SUPPLIED PASSAGE Start Marker
At Employee Council’s 11th annual presidential Town Hall meeting, Chace gives a brief address, then answers questions about subjects ranging from Emory’s pre-employment drug testing to whether employees could formally review their managers.

OCTOBER
Wesley Wachob is appointed senior pastor of Glenn Memorial United Methodist Church. Formerly a senior minister in Mobile, Ala., Wachob’s goal is to connect Glenn more closely with the University.

Emory hosts “Lynching and Racial Violence in America: Histories and Legacies,” a wide-ranging conference that brings together more than 90 academics and historians from around the world for a serious conversation about lynching in the United States and how it still influences racial relations today.

Bill Fox, senior vice president for Institutional Advancement, announces that Emory’s fund raising for fiscal year 2002 totalled more than $210 million—a feat all the more impressive in light of the economic recession and possible shifting of philanthropic priorities in the wake of 9/11.

The $40 million, 138,000-square-foot Math & Science Center enjoys its grand opening. The newest addition to the Emory campus provides lavish new accommodations for three College departments (environmental studies, math and computer science, and physics) and features a range of high-tech classrooms and labs, a 60-seat planetarium and a 5-foot-long Zeiss rooftop telescope.

Former U.S. President and Emory Distinguished Professor Jimmy Carter is awarded the Nobel Peace Prize. “I am delighted, humbled and very grateful that the Nobel Prize committee has given me this,” says Carter of the honor.

Emory hosts the leaders of the nation’s top research universities when the Association of American University (AAU) holds one of its semiannual meetings on campus. The AAU is an association of 61 American and two Canadian schools, representing the elite of research universities in North America.

NOVEMBER
Following a nearly $1 million renovation, the Cox Hall computer lab reopens and quickly becomes the most innovative and comfortable place to do computer work on campus.

This year, Unity Week, Emory’s longtime celebration of diversity on campus, is expanded to include the entire month of November. Events include a variety of educational, artistic and cultural programming.

Emory becomes one of the first research universities in the country to implement a process to address institutional conflicts of interest in research. The new policy deals with situations in which Emory has significant direct or indirect financial or other interest in a product or process being developed by researchers associated with the University.
SUPPLIED PASSAGE End Marker
RECORDS Start Marker
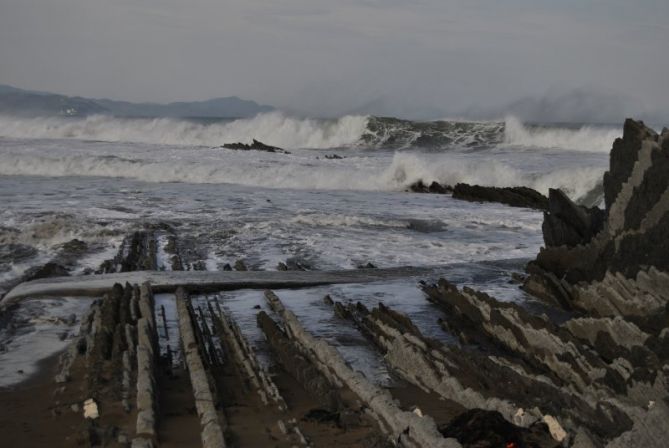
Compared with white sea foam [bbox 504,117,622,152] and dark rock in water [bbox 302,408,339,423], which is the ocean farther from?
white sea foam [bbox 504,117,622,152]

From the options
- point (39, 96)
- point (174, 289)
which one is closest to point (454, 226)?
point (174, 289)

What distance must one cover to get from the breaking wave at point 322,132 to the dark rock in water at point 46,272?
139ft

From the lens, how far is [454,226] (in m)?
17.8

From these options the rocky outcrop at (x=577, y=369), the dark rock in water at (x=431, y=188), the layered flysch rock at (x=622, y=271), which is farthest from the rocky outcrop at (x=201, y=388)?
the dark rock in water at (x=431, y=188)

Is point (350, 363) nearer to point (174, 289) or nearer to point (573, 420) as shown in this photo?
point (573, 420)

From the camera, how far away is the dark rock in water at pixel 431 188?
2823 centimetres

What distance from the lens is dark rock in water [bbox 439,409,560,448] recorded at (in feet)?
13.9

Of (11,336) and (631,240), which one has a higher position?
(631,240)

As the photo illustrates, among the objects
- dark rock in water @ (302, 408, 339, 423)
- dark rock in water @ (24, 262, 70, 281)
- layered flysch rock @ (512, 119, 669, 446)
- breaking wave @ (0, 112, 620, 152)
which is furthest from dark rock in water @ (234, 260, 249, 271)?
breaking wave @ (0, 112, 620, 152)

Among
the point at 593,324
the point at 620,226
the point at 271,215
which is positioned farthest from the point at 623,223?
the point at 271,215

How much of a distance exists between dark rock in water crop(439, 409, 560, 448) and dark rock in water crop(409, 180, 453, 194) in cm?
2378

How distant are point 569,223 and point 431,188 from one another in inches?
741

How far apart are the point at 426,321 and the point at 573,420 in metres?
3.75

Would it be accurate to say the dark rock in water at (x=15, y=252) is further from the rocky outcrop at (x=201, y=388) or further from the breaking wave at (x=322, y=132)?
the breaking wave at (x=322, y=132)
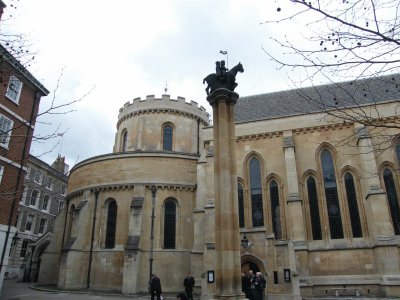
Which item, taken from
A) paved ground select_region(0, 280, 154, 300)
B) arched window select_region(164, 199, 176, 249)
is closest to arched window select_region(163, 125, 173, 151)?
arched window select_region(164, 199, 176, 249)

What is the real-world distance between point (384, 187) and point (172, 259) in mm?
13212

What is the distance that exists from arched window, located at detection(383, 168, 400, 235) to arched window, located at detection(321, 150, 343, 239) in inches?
RECORDS End Marker
**TASK LIST**
A. In the Emory timeline, who is appointed senior pastor of Glenn Memorial United Methodist Church in October?
B. Copy the Emory timeline word for word, from "Emory hosts the" to "work on campus.".
C. Extend the Emory timeline past its last entry.

**ANSWERS BY TASK**
A. Wesley Wachob

B.
Emory hosts the leaders of the nation’s top research universities when the Association of American University (AAU) holds one of its semiannual meetings on campus. The AAU is an association of 61 American and two Canadian schools, representing the elite of research universities in North America.

NOVEMBER
Following a nearly $1 million renovation, the Cox Hall computer lab reopens and quickly becomes the most innovative and comfortable place to do computer work on campus.

C.
Asian studies’ Paul Courtright moderates the panel discussion: “Displaying Violence: Museums and the Politics of Representation.” The discussion focuses on what role and responsibility do museums have when it comes to exhibitions that deal with the harm people do to one another.

The inaugural Emory Public Issues Forum examines whether the United States should attack Iraq and what repercussions such an attack might have. Headlining the event is Jay Bookman, Atlanta Journal-Constitution editor and columnist, who says an attack on Iraq could signal the beginning of a U.S. push for global empire.

President Chace announces he will retire from the presidency at the end of the academic year. Inaugurated as Emory’s 18th president in 1994, Chace says he will take a year’s sabbatical before returning to the English faculty to teach.

DECEMBER
The Board of Trustees elects four new alumni members, each of whom will serve a six-year term: Richard Bagby ’62C, ’66M; Walter “Sonny” Deriso ’68C, ’72L; Lynn Heilbrun Stahl ’76C; and William Warren ’79M, ’82M.

The Emory Women’s Center holds a gala 10th anniversary celebration in Miller-Ward Alumni House. Director Ali Crown honors President Emeritus James Laney on behalf of his work in helping establish the center during his tenure.

Winter break 2002 arrives to find Emory in a period of transition. Current high-end administrative vacancies the University will need to fill in the near future include: president, provost, Emory College dean, executive vice president and chief operating officer, and vice provost for international affairs.